昨日の記事を書いたあとに、こんなニュースを目にしました。
「キャシュふる」というそうです。(キャッシュふるだと思っていました)
一言でいうならば、換金代行業者でしょうか。
ふるさと納税したお金の20%が現金で戻ってくる
といことを謳い文句にしています。
特産品でなくて現金で戻ってくる、寄附した現金がまた現金で戻ってくる…もはやなんのためのふるさと納税なのか分からなくなってきました。
いつものふるさと納税であれば、
リスク(出費) | リターン(物品) |
2,000円 | 地域の特産品 |
となり、リスク(2,000円)をリターン(地域の特産品)が上回っていてお得だったわけです。
今回のキャシュふるだと
リスク(出費) | リターン(お金) |
2,000円 | 10,000円 |
こちらもリスク(2,000円)をリターン(10,000円)が上回っていてお得です。
キャシュふるを利用した寄附の最低額は50,000円からだそうです(サイトに小さく記載があります)。

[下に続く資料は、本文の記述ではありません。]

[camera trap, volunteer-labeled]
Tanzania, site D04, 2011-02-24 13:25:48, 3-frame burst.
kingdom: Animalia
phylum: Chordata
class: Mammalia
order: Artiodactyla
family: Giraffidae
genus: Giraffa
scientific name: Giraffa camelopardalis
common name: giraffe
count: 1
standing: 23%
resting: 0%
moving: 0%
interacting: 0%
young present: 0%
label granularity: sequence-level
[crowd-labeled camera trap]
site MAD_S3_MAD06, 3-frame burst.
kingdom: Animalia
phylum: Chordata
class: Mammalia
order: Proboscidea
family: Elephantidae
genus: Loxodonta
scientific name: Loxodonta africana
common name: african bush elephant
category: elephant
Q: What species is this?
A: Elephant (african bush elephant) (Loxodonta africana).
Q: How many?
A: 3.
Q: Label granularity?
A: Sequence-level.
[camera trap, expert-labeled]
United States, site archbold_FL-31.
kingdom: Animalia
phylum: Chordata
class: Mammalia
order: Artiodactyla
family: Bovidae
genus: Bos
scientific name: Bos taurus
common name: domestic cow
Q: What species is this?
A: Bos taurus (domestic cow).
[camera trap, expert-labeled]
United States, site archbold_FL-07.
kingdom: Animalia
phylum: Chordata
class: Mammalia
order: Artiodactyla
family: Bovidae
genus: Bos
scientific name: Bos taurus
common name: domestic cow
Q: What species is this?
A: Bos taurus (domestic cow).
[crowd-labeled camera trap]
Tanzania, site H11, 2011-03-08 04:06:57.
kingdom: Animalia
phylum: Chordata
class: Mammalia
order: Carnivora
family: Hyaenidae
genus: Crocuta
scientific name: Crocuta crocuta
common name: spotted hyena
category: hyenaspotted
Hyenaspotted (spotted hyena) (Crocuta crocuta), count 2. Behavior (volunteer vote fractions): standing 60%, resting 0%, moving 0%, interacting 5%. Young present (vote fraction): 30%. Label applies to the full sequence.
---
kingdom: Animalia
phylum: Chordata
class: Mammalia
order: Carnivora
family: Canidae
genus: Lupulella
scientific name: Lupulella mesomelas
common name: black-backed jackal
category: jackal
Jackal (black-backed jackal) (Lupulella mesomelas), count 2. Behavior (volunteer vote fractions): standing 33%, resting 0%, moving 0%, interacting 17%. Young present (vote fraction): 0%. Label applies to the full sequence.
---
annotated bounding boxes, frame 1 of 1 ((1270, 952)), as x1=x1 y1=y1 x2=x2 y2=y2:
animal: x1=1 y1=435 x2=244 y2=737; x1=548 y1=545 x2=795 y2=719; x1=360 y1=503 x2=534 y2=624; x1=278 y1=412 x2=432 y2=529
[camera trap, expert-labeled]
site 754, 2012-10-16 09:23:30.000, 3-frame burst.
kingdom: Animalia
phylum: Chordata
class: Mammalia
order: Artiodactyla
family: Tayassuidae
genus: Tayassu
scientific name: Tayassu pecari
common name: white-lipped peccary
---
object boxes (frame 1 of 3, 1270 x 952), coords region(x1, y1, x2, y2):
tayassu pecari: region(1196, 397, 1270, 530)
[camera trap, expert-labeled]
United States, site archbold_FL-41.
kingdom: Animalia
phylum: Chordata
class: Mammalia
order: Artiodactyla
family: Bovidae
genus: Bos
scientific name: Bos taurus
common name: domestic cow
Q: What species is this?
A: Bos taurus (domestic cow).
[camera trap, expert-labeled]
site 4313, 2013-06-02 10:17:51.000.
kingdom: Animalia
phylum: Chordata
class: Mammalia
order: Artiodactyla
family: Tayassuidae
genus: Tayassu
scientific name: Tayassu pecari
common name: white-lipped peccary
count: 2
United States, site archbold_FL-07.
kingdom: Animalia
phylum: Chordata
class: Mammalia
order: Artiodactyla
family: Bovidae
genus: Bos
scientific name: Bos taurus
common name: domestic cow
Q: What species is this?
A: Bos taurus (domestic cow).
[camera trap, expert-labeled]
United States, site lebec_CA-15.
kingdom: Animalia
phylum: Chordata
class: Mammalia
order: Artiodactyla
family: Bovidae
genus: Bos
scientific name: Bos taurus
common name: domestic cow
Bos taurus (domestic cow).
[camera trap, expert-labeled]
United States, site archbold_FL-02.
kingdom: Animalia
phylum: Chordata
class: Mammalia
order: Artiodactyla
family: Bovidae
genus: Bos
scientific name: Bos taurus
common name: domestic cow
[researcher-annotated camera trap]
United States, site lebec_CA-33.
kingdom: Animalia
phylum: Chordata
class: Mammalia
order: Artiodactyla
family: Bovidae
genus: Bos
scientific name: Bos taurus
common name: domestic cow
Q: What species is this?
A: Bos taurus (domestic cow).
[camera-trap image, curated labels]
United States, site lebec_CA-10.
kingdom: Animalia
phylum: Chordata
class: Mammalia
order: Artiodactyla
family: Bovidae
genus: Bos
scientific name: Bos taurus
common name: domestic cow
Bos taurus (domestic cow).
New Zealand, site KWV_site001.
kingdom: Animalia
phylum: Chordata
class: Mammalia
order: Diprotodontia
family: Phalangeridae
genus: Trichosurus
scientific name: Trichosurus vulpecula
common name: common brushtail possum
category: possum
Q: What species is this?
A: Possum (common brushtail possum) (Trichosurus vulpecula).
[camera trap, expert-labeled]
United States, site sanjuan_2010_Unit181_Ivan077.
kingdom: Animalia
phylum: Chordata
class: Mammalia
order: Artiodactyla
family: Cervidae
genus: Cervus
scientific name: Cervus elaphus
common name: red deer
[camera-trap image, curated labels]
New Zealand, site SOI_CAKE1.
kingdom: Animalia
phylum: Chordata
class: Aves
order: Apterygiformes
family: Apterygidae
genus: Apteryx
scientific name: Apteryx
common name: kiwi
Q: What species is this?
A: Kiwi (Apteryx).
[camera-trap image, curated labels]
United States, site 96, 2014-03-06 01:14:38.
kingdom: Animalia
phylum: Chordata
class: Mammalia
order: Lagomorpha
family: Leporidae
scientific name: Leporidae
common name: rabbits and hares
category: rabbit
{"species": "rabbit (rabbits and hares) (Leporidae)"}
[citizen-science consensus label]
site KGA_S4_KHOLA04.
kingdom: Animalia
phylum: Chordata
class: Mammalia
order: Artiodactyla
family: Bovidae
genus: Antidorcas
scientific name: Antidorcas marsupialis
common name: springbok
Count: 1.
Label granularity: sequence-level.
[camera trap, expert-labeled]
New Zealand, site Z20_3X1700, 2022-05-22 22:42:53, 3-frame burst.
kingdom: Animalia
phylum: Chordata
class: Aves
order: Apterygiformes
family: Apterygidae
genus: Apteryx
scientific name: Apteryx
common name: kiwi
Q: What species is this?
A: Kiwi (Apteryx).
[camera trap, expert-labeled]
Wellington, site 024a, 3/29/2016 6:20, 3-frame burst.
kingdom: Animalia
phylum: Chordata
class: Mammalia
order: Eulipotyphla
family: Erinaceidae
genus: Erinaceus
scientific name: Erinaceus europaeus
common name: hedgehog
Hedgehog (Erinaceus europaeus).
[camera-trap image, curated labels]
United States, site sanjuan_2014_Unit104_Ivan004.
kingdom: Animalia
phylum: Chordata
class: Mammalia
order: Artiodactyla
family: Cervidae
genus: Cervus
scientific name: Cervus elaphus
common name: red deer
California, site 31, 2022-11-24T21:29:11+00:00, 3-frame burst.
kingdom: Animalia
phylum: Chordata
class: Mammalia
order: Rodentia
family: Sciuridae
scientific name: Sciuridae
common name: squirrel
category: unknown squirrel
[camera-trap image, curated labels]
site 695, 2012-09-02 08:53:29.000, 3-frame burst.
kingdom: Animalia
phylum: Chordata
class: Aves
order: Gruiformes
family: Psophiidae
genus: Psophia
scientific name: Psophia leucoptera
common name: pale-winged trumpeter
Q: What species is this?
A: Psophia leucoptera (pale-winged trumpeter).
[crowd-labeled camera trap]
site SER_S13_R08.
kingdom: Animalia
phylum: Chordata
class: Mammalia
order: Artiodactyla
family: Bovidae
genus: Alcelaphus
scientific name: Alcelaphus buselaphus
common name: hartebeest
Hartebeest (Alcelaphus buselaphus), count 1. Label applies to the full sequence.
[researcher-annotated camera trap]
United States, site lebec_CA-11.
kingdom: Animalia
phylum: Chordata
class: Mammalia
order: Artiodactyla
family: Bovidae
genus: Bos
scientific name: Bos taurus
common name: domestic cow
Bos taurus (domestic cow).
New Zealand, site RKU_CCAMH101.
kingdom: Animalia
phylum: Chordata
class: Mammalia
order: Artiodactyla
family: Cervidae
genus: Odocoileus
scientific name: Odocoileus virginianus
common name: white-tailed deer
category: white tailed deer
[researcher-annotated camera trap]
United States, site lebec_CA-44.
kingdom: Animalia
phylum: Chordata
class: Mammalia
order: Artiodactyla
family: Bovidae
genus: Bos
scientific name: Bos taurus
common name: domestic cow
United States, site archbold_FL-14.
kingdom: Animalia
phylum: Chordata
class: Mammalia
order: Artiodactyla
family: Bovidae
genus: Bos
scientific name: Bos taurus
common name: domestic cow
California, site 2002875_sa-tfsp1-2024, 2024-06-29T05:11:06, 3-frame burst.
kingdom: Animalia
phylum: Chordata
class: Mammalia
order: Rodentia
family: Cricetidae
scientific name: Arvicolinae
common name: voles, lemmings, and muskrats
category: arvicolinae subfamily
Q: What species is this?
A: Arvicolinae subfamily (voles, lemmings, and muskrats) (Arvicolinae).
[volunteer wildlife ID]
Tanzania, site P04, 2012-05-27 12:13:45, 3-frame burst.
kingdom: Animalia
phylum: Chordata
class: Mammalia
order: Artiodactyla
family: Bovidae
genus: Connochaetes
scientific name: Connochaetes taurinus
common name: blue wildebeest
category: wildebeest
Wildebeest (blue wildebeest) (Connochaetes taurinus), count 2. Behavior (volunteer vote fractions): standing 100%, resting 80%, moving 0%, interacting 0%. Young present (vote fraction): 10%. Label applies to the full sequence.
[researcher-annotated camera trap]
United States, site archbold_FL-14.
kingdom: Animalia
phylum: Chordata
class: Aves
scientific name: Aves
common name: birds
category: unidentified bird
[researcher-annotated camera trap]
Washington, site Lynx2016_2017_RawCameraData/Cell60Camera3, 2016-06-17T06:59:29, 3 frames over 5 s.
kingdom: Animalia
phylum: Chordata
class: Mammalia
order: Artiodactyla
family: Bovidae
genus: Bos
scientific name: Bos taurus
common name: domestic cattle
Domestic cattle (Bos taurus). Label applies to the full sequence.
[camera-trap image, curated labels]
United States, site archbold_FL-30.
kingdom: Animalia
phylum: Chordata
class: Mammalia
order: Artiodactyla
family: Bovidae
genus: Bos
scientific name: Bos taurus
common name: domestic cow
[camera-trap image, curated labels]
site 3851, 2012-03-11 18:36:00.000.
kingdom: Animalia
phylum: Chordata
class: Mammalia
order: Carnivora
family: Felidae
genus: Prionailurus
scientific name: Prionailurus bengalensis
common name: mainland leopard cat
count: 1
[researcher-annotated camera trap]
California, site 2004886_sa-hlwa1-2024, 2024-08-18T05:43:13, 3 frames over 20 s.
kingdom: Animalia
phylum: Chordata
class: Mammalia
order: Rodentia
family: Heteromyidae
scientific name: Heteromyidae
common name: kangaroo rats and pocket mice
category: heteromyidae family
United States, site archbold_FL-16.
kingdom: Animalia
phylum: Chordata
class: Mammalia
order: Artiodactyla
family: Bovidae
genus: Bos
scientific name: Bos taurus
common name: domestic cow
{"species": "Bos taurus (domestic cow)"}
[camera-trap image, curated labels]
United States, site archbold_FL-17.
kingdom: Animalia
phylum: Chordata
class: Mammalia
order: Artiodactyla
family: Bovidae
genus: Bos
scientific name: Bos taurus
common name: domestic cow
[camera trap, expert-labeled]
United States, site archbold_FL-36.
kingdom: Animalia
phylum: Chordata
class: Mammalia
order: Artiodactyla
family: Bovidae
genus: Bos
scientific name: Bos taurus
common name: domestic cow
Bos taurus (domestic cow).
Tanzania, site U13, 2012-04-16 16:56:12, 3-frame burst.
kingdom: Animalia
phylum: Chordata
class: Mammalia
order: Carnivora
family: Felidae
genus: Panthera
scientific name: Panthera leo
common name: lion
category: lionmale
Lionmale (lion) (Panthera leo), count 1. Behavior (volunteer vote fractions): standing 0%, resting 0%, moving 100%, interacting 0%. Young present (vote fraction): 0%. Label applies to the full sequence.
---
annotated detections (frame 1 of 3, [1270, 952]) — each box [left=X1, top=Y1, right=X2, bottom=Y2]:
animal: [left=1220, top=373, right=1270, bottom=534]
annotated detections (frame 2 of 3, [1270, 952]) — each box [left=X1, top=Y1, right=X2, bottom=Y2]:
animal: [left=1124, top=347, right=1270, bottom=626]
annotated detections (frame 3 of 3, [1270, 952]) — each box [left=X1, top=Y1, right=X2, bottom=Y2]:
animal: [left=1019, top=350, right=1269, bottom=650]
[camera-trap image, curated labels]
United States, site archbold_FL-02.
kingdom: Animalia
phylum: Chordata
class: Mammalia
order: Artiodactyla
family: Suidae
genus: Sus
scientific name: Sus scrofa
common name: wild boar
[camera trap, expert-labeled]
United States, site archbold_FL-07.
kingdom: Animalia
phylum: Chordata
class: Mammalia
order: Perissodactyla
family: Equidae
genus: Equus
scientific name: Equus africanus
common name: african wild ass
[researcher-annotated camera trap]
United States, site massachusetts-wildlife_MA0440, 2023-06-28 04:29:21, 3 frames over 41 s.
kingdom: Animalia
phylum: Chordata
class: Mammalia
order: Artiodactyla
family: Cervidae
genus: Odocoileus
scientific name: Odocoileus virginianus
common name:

寄附した50,000円の20%(=10,000円)がもらえて出費(2,000円)を引くと、たしかに8,000円お得です。
10,000円相当のモノがもらえるではなく、10,000円の現金がもらえます。
じゃあ、100万円寄附すれば、20万円ゲットだぜ!とは簡単にはいきません。
前回の記事でお話した通り、ふるさと納税で返ってくるお金には上限があります。出費が2,000円で済む上限があるとも言えます。上限を超えると出費が2,000円以上に膨らんでいくということです。
前回の記事の公式が以下でした。
この式にあてはめると、100万円寄附して20万円ゲットできるのは、大体課税所得が2,500万円くらいある人です。我々は100万円寄附しても、出費>もらえるお金になってしまいます。
キャシュふるの最低利用額5万円を利用して8千円をゲットするにも、200万円くらいの課税所得が必要です。課税所得は収入から各種控除を引いたあとの金額ですので、サラリーマンの年収にして500万円くらいが必要です。
特産品を売りたい人 | キャシュふる運営会社 | 特産品を買いたい人 | |
メリット | ・使わない特産品を換金できる | ・手数料収入が入る | ・欲しい特産品が買える |
デメリット | ・特産品の値打ち>換金額となるおそれ ・上限額を超えてしまうおそれ | ・運営費>手数料収入となるおそれ ・在庫リスク | ・欲しい特産品がないおそれ |
それぞれにメリットがあり、ビジネスとしては成り立ちそうです。
運営会社が果たして特産物受給権という在庫を捌き切れるのかが気になりますが。
最後に、このキャシュふるを利用して特産品を換金した場合、どういった税金がかかってくるのか見ていきましょう。
いつものふるさと納税は、一時所得に該当します。(国税庁Q&A)
寄附をしたことと、地方公共団体(法人)からモノをもらっていることを区別します。
お金を払ってモノを買った、という一体としての行為とは見ないのです。
では今回のキャシュふるはどうなのでしょうか。
キャシュふるでも、寄附とモノをもらったことが区別されるとこまでは一緒なのですが、キャシュふるの場合その後、寄附者がもらったモノをキャシュふるに売っています。ですから、いつものふるさと納税分の一時所得に加えて、現金を受領した時に所得税課税が発生すると思われます。
私見ではこの場合、譲渡所得に該当すると考えます。
なぜかというと
・譲渡所得について定めた条文にあがっている「資産」には、動産・不動産の他に、目に見えない権利も含まれる(所得税法33条)。とすれば、今回の特産物受給権もその「資産」に該当する。
からです。
雑所得に該当するとも思えますが、
・他のいずれの所得にも該当しないから雑所得である(所得税法35条)、というためには譲渡所得でないと説明する必要があるが、譲渡所得に含まれないもの(所得税法33条2項)として同条同項の「営利を目的として継続的に行われる」に該当するとは言い難い
と思います。
譲渡所得・雑所得のどちらの所得と国税庁は見てくるのか、興味深いところです。
<追記> 2022年6月10日をもって、キャシュふるはサービスを終了した模様です。